Practical Explorative Options
1. Unsure as to your level of internalized oppression? Take some of the Harvard Implicit bias tests free, here: https://implicit.harvard.edu/implicit/takeatest.html
When we don’t know our bias’, we live in a choice-less world bound by the bidding and the wiles of oppression.
2. Questions you can ask yourself:
- What resonance does the voice in your head speak from?
- Does your internal voice tend to be kind, and loving voice? If not, who’s voice is that? Is that how a caregiver used to speak to you? A teacher?
- What does that harsh narrative need or want? Is it wanting support? Safety? Love?
- When you listen to perspectives from BIPOC, women, people with disabilities, and so on, what does that bring up in you?
- Pay attention when you’re reading or listening to. What perspective are you hearing? The dominant narrative, or the transformative narrative?
- Do you feel defensive when you think about your own privilege?
- How do you employ dominant values while you are trying to do good in the world?
- Do you become overtly or subtly violent as a change agent?
- How am I unintentionally or intentionally oppressing others?
- How am I oppressing myself?
- How can you support yourself, or be supported, as you journey into this vulnerable terrain?

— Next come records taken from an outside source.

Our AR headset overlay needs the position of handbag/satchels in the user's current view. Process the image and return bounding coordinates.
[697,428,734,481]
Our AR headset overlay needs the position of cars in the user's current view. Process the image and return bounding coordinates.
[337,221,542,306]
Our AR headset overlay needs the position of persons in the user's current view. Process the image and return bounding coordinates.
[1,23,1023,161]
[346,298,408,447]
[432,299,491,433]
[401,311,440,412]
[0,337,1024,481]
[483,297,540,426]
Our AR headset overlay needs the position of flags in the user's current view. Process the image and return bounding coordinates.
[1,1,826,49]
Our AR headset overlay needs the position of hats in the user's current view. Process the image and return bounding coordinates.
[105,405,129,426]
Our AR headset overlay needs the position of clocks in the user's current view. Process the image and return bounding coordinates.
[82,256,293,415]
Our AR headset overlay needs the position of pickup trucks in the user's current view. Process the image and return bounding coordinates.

Finding people and groups where I can have real conversations about these very real topics and challenges has been life altering for me. You are not alone on this journey- there are people and groups to support you. We are growing and learning together. Email me for more information or for ideas.
3. There are so many ways to learn about oppression. Journaling can be a powerful practice, combined with aspects of #2 above. Reading and listening to voices other than my own has probably been the most important part of my evolution. I’ve been compiling a list of books, face book pages, blogs, podcasts and so on to pass on. In the mean time, feel free to email me for recommendations. Get clear on what you’d like to learn more about before you email me, and I’ll do my best to match you up to something that aligns with your request. Also, if you have a beloved source, please pass that onto me!!!

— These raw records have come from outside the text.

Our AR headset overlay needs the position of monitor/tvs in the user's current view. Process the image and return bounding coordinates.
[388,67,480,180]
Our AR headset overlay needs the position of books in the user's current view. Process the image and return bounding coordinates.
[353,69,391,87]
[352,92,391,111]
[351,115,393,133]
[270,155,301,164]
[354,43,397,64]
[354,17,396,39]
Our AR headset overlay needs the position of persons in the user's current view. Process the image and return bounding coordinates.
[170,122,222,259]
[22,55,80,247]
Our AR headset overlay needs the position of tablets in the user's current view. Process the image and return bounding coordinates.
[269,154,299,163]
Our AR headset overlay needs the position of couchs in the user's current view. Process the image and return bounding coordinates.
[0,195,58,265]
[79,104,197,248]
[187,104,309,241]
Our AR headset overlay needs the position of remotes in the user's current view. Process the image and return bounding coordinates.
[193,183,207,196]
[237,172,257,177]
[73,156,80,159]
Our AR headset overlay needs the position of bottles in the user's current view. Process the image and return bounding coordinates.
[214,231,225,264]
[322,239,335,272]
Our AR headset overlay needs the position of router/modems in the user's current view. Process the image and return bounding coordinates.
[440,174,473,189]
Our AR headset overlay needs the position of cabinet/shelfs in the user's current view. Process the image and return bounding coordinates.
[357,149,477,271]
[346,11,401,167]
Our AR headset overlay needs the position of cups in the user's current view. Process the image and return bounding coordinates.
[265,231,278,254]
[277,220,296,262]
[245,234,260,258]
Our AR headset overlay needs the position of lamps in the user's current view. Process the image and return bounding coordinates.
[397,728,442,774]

Some reading this blog post are in full acceptance that oppression is systematically woven into our culture. Are you aware that it is systematically woven into your psyche? This post is for you too!
Oppression is the in the very creation of western culture, and if you’re from the United States, it’s in the very fabric in which the United States came to be. There would be no United States of America if it had not been for the slave labor that quite literally manufactured and built up it’s existence, making the U.S. into a world power. Oppression is not unique to the U.S.- world history is filled with it. The level of oppression that is a systemic part of the world has fused itself into our minds, our psyches, and our somatic existences.

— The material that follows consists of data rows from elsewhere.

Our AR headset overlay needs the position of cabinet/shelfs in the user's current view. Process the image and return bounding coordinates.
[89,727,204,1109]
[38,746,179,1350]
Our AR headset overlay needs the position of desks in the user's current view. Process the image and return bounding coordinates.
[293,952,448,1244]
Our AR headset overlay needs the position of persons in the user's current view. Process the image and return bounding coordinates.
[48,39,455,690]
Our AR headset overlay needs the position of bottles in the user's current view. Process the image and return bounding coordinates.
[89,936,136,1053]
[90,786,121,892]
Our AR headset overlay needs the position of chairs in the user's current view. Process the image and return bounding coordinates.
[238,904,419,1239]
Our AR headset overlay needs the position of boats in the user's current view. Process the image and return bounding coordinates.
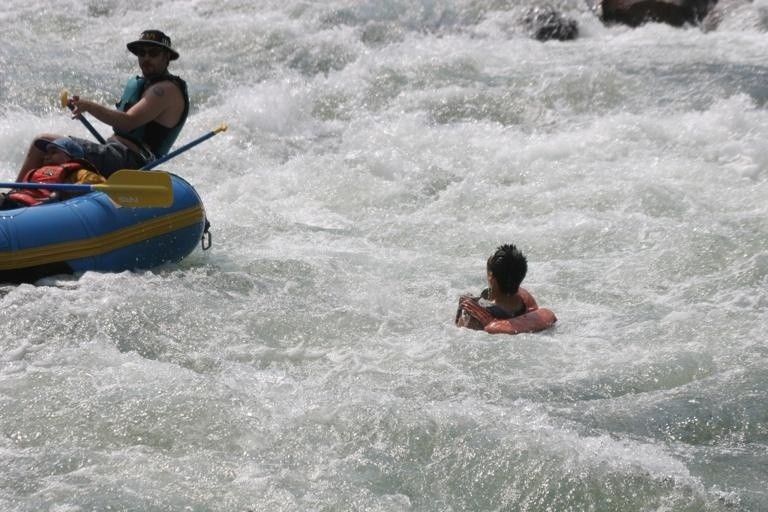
[0,168,215,284]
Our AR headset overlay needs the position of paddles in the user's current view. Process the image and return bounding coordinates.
[0,170,174,209]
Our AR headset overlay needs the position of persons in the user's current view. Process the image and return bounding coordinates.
[8,29,189,190]
[456,242,539,329]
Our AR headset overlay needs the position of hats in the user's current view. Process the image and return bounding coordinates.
[33,136,85,159]
[126,29,179,60]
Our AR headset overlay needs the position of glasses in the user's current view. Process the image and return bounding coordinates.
[136,46,166,57]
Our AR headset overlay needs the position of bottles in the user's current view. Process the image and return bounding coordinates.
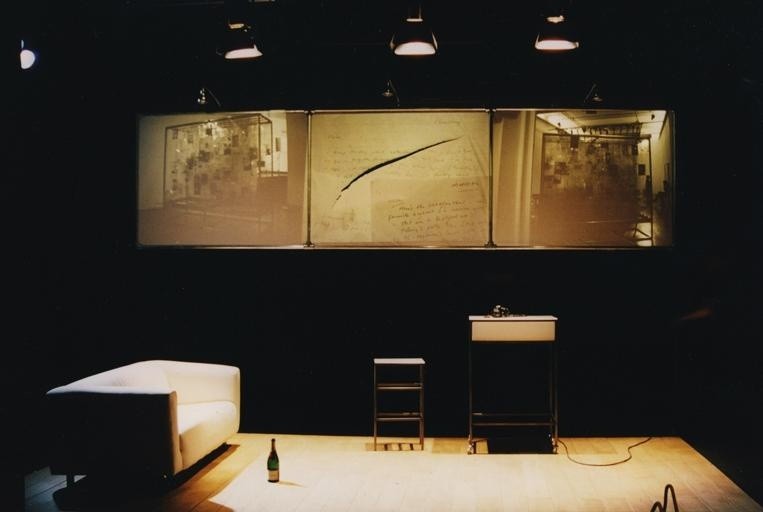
[267,438,280,483]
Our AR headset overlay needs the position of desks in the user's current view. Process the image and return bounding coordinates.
[463,313,524,452]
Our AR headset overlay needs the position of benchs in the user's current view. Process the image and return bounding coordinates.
[45,358,240,491]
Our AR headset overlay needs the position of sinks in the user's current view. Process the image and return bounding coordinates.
[468,314,558,341]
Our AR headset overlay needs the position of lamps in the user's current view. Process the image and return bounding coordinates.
[382,79,400,108]
[389,0,437,58]
[584,83,602,107]
[216,15,262,60]
[535,0,579,51]
[197,87,223,113]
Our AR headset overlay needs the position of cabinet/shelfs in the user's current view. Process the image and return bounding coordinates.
[373,356,427,451]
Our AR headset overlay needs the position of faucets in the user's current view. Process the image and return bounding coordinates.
[492,305,508,318]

We commonly use violence or oppressive strategies while trying to eradicate violence: countries “bombing for peace”, spiritual teachers misusing their power, parents who spank their children for misbehaving, vegans who dogmatically judge those who eat animals, pussy hats, parents, friends or therapists who want to fix people, and trying to make people be accountable are a few examples that come to mind. I have participated in many of those just listed, creating harm in the process.
Rigid right/wrong/good/bad thinking is the perfect breeding ground for what we can call “should energy.” It is very oppressive in that it is rooted in harsh judgments and often comes with shame. It also causes people to control and oppress others as a way to bypass the self-loathing that is often experienced in this oppressive thought structure.